— Begin INFORMATION GIVEN —
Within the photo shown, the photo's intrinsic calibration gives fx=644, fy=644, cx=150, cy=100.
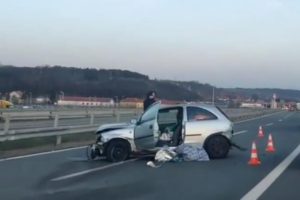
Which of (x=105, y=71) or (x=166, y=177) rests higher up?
(x=105, y=71)

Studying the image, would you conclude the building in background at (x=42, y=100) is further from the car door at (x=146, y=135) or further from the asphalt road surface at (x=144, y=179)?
the car door at (x=146, y=135)

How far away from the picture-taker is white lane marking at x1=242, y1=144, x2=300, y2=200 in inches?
426

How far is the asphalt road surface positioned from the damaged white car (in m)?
0.38

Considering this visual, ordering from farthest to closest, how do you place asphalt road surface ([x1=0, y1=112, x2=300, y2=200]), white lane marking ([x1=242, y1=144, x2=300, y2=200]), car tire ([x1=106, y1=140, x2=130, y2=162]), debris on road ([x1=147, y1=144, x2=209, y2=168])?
car tire ([x1=106, y1=140, x2=130, y2=162]) < debris on road ([x1=147, y1=144, x2=209, y2=168]) < asphalt road surface ([x1=0, y1=112, x2=300, y2=200]) < white lane marking ([x1=242, y1=144, x2=300, y2=200])

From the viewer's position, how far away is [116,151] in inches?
674

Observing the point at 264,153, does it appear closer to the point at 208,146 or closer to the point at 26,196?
the point at 208,146

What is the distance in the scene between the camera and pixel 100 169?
15.3 meters

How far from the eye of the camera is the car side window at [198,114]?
1809cm

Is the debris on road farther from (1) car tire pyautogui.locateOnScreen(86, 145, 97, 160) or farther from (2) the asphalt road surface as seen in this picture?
(1) car tire pyautogui.locateOnScreen(86, 145, 97, 160)

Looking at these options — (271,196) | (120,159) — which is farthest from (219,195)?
(120,159)

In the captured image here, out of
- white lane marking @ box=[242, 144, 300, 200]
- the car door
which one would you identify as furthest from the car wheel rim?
white lane marking @ box=[242, 144, 300, 200]

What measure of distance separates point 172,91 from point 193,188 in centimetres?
6220

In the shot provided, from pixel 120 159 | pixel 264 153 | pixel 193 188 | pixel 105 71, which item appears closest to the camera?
pixel 193 188

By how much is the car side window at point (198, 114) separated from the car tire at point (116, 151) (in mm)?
2130
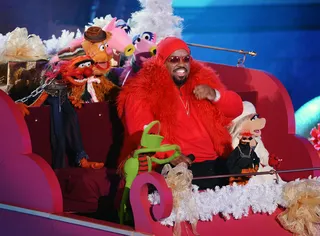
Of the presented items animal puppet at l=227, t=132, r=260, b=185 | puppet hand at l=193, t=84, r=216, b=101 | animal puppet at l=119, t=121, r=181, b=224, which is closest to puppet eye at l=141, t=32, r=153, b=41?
puppet hand at l=193, t=84, r=216, b=101

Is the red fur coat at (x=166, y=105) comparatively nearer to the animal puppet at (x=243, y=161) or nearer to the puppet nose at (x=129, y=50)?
the animal puppet at (x=243, y=161)

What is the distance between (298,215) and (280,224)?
78 mm

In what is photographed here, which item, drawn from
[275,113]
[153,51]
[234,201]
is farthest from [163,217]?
[153,51]

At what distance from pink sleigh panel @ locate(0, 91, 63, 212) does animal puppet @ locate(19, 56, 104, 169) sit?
56 centimetres

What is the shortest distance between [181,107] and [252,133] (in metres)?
0.38

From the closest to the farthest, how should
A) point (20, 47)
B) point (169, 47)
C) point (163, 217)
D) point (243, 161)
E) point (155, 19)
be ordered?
point (163, 217) → point (243, 161) → point (169, 47) → point (20, 47) → point (155, 19)

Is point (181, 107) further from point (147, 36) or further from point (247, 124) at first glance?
point (147, 36)

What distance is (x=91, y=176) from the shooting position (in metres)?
2.66

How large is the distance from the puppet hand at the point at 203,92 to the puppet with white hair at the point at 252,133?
17 centimetres

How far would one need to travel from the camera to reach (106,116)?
297cm

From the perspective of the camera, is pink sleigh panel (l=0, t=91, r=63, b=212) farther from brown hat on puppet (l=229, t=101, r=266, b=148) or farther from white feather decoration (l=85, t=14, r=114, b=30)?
white feather decoration (l=85, t=14, r=114, b=30)

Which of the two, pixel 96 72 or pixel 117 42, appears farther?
pixel 117 42

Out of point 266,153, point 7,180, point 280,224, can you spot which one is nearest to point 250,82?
point 266,153

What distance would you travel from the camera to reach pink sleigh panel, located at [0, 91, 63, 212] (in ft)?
7.00
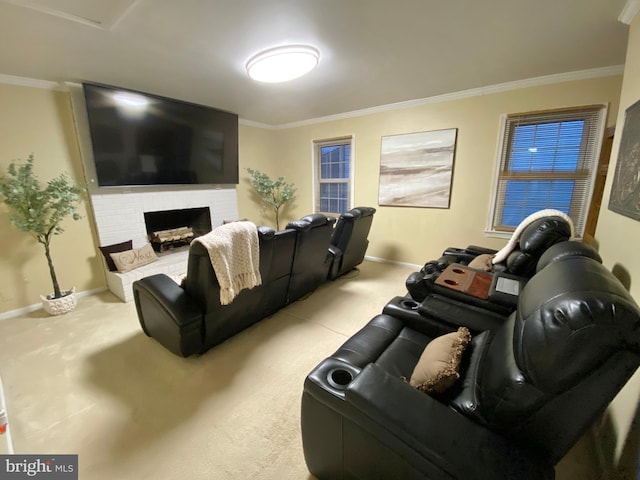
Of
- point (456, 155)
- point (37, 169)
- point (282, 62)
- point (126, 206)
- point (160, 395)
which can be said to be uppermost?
point (282, 62)

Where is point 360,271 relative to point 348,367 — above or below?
below

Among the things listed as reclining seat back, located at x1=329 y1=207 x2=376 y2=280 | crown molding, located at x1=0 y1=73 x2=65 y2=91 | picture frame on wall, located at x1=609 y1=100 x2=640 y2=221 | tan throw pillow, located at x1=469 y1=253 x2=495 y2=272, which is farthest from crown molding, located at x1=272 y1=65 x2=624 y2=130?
crown molding, located at x1=0 y1=73 x2=65 y2=91

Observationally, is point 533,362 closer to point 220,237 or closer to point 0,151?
point 220,237

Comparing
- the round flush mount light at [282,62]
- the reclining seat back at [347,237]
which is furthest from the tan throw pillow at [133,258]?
the round flush mount light at [282,62]

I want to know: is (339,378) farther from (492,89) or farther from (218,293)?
(492,89)

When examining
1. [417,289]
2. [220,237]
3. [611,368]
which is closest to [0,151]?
[220,237]

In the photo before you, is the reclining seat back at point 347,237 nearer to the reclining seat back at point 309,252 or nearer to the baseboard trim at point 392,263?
the reclining seat back at point 309,252

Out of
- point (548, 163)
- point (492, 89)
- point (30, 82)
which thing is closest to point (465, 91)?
point (492, 89)

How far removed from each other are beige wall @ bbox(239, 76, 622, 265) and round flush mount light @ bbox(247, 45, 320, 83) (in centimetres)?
194

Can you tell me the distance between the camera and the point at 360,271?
3836 mm

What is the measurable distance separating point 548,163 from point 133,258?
4991 mm

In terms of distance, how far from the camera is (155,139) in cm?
329

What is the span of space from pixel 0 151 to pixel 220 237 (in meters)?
2.68

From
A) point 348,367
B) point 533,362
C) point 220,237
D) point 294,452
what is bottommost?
— End INFORMATION GIVEN —
◆ EXERCISE INSTRUCTIONS ◆
Copy out the whole listing above word for word, but leave out the pictures.

◆ RESPONSE TO THIS EXERCISE ◆
Within the photo shown, the photo's intrinsic calibration gives fx=644, fy=644, cx=150, cy=100.
Which of (x=105, y=71) or (x=166, y=177) rests higher up?
(x=105, y=71)

Studying the image, would you conclude the building in background at (x=42, y=100) is further from the car door at (x=146, y=135) or further from the asphalt road surface at (x=144, y=179)?
the car door at (x=146, y=135)

How far away from the picture-taker is white lane marking at x1=242, y1=144, x2=300, y2=200 in inches?
426

How far is the asphalt road surface positioned from the damaged white car (in m)?
0.38

Considering this visual, ordering from farthest to closest, how do you place asphalt road surface ([x1=0, y1=112, x2=300, y2=200]), white lane marking ([x1=242, y1=144, x2=300, y2=200]), car tire ([x1=106, y1=140, x2=130, y2=162]), debris on road ([x1=147, y1=144, x2=209, y2=168])?
car tire ([x1=106, y1=140, x2=130, y2=162]) < debris on road ([x1=147, y1=144, x2=209, y2=168]) < asphalt road surface ([x1=0, y1=112, x2=300, y2=200]) < white lane marking ([x1=242, y1=144, x2=300, y2=200])

From the viewer's position, how far away is [116,151] in inches?
674

Observing the point at 264,153, does it appear closer to the point at 208,146 or closer to the point at 26,196?
the point at 208,146

What is the distance in the scene between the camera and pixel 100 169?
15.3 meters

How far from the eye of the camera is the car side window at [198,114]?
1809cm

Is the debris on road farther from (1) car tire pyautogui.locateOnScreen(86, 145, 97, 160) or farther from (2) the asphalt road surface as seen in this picture?
(1) car tire pyautogui.locateOnScreen(86, 145, 97, 160)

Looking at these options — (271,196) | (120,159) — which is farthest from (219,195)?
(120,159)

In the captured image here, out of
- white lane marking @ box=[242, 144, 300, 200]
- the car door
which one would you identify as furthest from the car wheel rim?
white lane marking @ box=[242, 144, 300, 200]

What measure of distance separates point 172,91 from point 193,188 in centimetres?
6220

In the shot provided, from pixel 120 159 | pixel 264 153 | pixel 193 188 | pixel 105 71, which item appears closest to the camera?
pixel 193 188

By how much is the car side window at point (198, 114) separated from the car tire at point (116, 151) (in mm)?
2130
Of the presented items animal puppet at l=227, t=132, r=260, b=185 | puppet hand at l=193, t=84, r=216, b=101 | animal puppet at l=119, t=121, r=181, b=224, which is closest to puppet eye at l=141, t=32, r=153, b=41?
puppet hand at l=193, t=84, r=216, b=101

Is the red fur coat at (x=166, y=105) comparatively nearer to the animal puppet at (x=243, y=161) or nearer to the puppet nose at (x=129, y=50)?
the animal puppet at (x=243, y=161)

What is the distance between (298,215) and (280,224)?
78 mm

In what is photographed here, which item, drawn from
[275,113]
[153,51]
[234,201]
is farthest from [163,217]?
[153,51]

At what distance from pink sleigh panel @ locate(0, 91, 63, 212) does animal puppet @ locate(19, 56, 104, 169) sit?
56 centimetres

What is the shortest distance between [181,107] and [252,133] (in metres)?
0.38

From the closest to the farthest, how should
A) point (20, 47)
B) point (169, 47)
C) point (163, 217)
D) point (243, 161)
E) point (155, 19)
be ordered?
point (163, 217) → point (243, 161) → point (169, 47) → point (20, 47) → point (155, 19)

Is point (181, 107) further from point (147, 36) or further from point (247, 124) at first glance?
point (147, 36)

What distance is (x=91, y=176) from the shooting position (in metres)?
2.66

How large is the distance from the puppet hand at the point at 203,92 to the puppet with white hair at the point at 252,133?
17 centimetres

How far would one need to travel from the camera to reach (106,116)?
297cm

From the perspective of the camera, is pink sleigh panel (l=0, t=91, r=63, b=212) farther from brown hat on puppet (l=229, t=101, r=266, b=148) or farther from white feather decoration (l=85, t=14, r=114, b=30)?
white feather decoration (l=85, t=14, r=114, b=30)

Which of the two, pixel 96 72 or pixel 117 42, appears farther?
pixel 117 42

Out of point 266,153, point 7,180, point 280,224, can you spot which one is nearest to point 250,82?
point 266,153

What distance would you travel from the camera to reach pink sleigh panel, located at [0, 91, 63, 212] (in ft)?
7.00
Of
- point (456, 155)
- point (37, 169)
- point (282, 62)
- point (126, 206)
- point (160, 395)
which can be said to be uppermost?
point (282, 62)

Where is point 360,271 relative to point 348,367 — above or below?
below

Among the things listed as reclining seat back, located at x1=329 y1=207 x2=376 y2=280 | crown molding, located at x1=0 y1=73 x2=65 y2=91 | picture frame on wall, located at x1=609 y1=100 x2=640 y2=221 | tan throw pillow, located at x1=469 y1=253 x2=495 y2=272, which is farthest from crown molding, located at x1=272 y1=65 x2=624 y2=130?
crown molding, located at x1=0 y1=73 x2=65 y2=91

Observationally, is point 533,362 closer to point 220,237 or closer to point 0,151?
point 220,237

Comparing
- the round flush mount light at [282,62]
- the reclining seat back at [347,237]
which is furthest from the tan throw pillow at [133,258]?
the round flush mount light at [282,62]

I want to know: is (339,378) farther from (492,89) or farther from (218,293)?
(492,89)

When examining
1. [417,289]
2. [220,237]
3. [611,368]
which is closest to [0,151]?
[220,237]

In the photo before you, is the reclining seat back at point 347,237 nearer to the reclining seat back at point 309,252 or nearer to the baseboard trim at point 392,263?
the reclining seat back at point 309,252

Out of
- point (548, 163)
- point (492, 89)
- point (30, 82)
which thing is closest to point (465, 91)?
point (492, 89)

How far removed from each other are beige wall @ bbox(239, 76, 622, 265) and round flush mount light @ bbox(247, 45, 320, 83) (in centimetres)?
194

Can you tell me the distance between the camera and the point at 360,271?
3836 mm

What is the measurable distance separating point 548,163 from point 133,258?
4991 mm

In terms of distance, how far from the camera is (155,139) in cm?
329

What is the span of space from pixel 0 151 to pixel 220 237 (in meters)?
2.68

From
A) point 348,367
B) point 533,362
C) point 220,237
D) point 294,452
what is bottommost?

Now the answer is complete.